The test to prove the technology and concept was concluded earlier this spring with the help of bird experts from the British Trust for Ornithology. In the next phase, Spoor’s experts will teach the AI system to analyse and identify actual collisions.

“It’s a painstaking process,” Larsen admits. “Training the algorithms to pick out deviating bird tracks from the many thousands recorded, and checking that it didn’t miss any of them, takes hundreds of hours of bird expert screen time. Human input and validation is key to making AI trustworthy.”

Experts from the British Trust for Ornithology helped testing the AI-camera concept at the Abrerdeen Bay windfarm

Millions of birds migrate 

The Aberdeen Bay studies focus on seagulls, gannets, and other seabirds that live and feed among the wind farms. In the Dutch wind farm Hollandse Kust Zuid, Vattenfall is conducting another kind of study on migrating birds such as starlings and finches. Twice a year, millions of birds migrate across the North Sea or along the coast, and there is widespread concern about what the cumulative growth of offshore wind farms along the North Sea coast will mean for these species.

“Seabirds are active in daytime, but bird migration, which happens during a few weeks in spring and autumn, takes place mainly at night. Therefore, we use AI together with thermal cameras in this case. Basically, we want to document how many birds collide and also understand the relationship between collisions and weather, migration intensity, flight altitude, etc., to decide on the best way to mitigate the risks. One way of reducing these risks is to simply stop the turbines during the migration period, but then we want to know that it has a real effect. Otherwise, we waste valuable fossil-free electricity for nothing.”

Surprising results

The thermal cameras are very sensitive and detect everything in the air—from insects to airplanes. For this study, 16 such cameras are placed on one of the turbines in the wind farm. Pointing in all horizontal directions, the cameras are mounted on the turbine tower below the rotor to detect anything that falls into the water.

This spring, the first migration period was studied. The preliminary results were surprising also to Jesper Kyed Larsen: during the peak period in March, only a couple of collisions were detected—and neither occurred at night, when birds migrate in the thousands.

“At this point in time, we need to be careful about drawing strong conclusions.

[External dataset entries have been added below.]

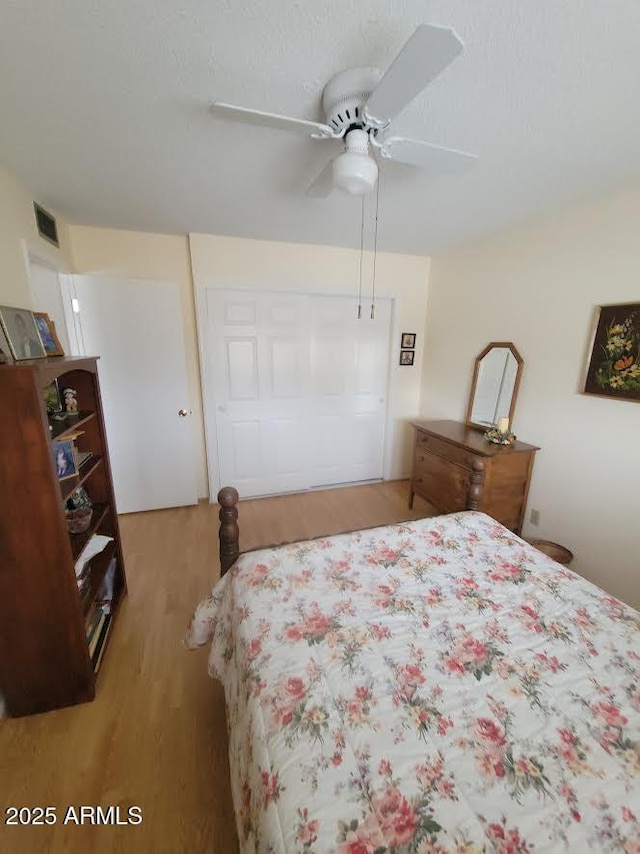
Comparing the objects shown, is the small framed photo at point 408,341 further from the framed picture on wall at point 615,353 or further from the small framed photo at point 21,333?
the small framed photo at point 21,333

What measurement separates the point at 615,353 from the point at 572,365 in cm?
24

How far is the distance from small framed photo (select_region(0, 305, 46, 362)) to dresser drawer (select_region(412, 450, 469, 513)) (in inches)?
96.5

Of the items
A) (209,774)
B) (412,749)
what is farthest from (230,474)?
(412,749)

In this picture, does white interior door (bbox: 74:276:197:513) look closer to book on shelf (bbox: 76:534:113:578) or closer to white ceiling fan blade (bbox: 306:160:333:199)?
book on shelf (bbox: 76:534:113:578)

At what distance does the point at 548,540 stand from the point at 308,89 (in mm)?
2699

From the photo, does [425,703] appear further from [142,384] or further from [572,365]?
[142,384]

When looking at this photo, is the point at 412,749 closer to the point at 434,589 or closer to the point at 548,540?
the point at 434,589

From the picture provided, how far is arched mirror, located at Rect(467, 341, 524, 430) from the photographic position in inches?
93.5

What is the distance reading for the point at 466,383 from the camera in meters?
2.83

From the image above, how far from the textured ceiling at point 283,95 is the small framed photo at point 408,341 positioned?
1.38 m

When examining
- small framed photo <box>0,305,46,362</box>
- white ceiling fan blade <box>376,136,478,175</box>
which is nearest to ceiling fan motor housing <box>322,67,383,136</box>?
white ceiling fan blade <box>376,136,478,175</box>

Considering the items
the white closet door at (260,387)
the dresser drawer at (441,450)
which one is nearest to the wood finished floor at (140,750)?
the white closet door at (260,387)

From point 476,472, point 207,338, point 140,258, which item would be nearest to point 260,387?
point 207,338

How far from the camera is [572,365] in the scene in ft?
6.65
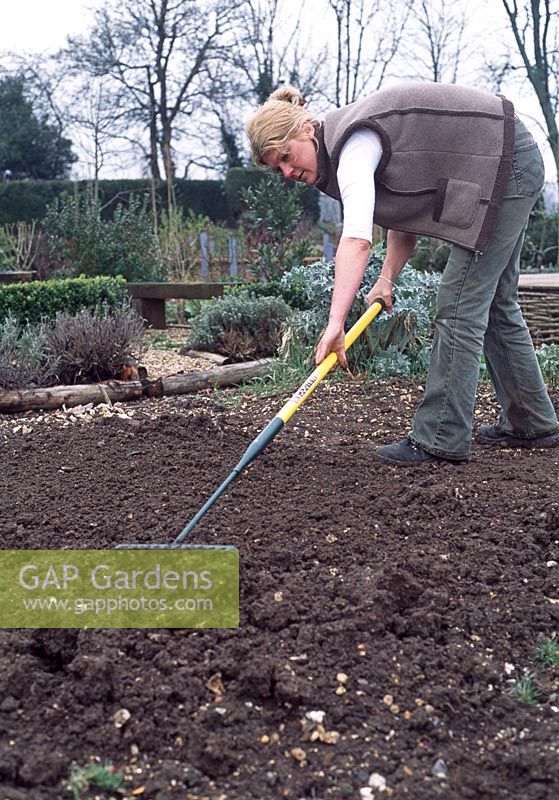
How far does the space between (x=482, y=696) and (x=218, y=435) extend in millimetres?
2268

Further analysis of the data will take place, and caution is needed given the study only covers one turbine. Still, if it holds up under closer scrutiny, this is very positive. And it wasn’t like the cameras didn’t pick up the migrating birds—they did, in large numbers. Just no one falling into the sea. Now we’re excited to see what we’ll find during the autumn migration, which is much bigger in terms of bird numbers.” 

Another study on seabirds is being done together with Oxford University. Here the researchers knowledge of bird vision is combined with realistic computer models of operating turbines to simulate how different combinations of colours and patterns on the blades might reduce collision risk. By directing birds’ attention to the moving blades, increasing their chances of taking aversive action in time to avoid a potentially fatal collision. The results are not yet ready, but blades with black and red striped patterns show good promise.

A culture of openness 

Jesper Kyed Larsen emphasizes the importance of transparency in this work.

“We want to be open and public about what we’re doing,” he says. “There’s a lot of concern out there, and rightly so. But now we have tools that can move us from speculation to science.”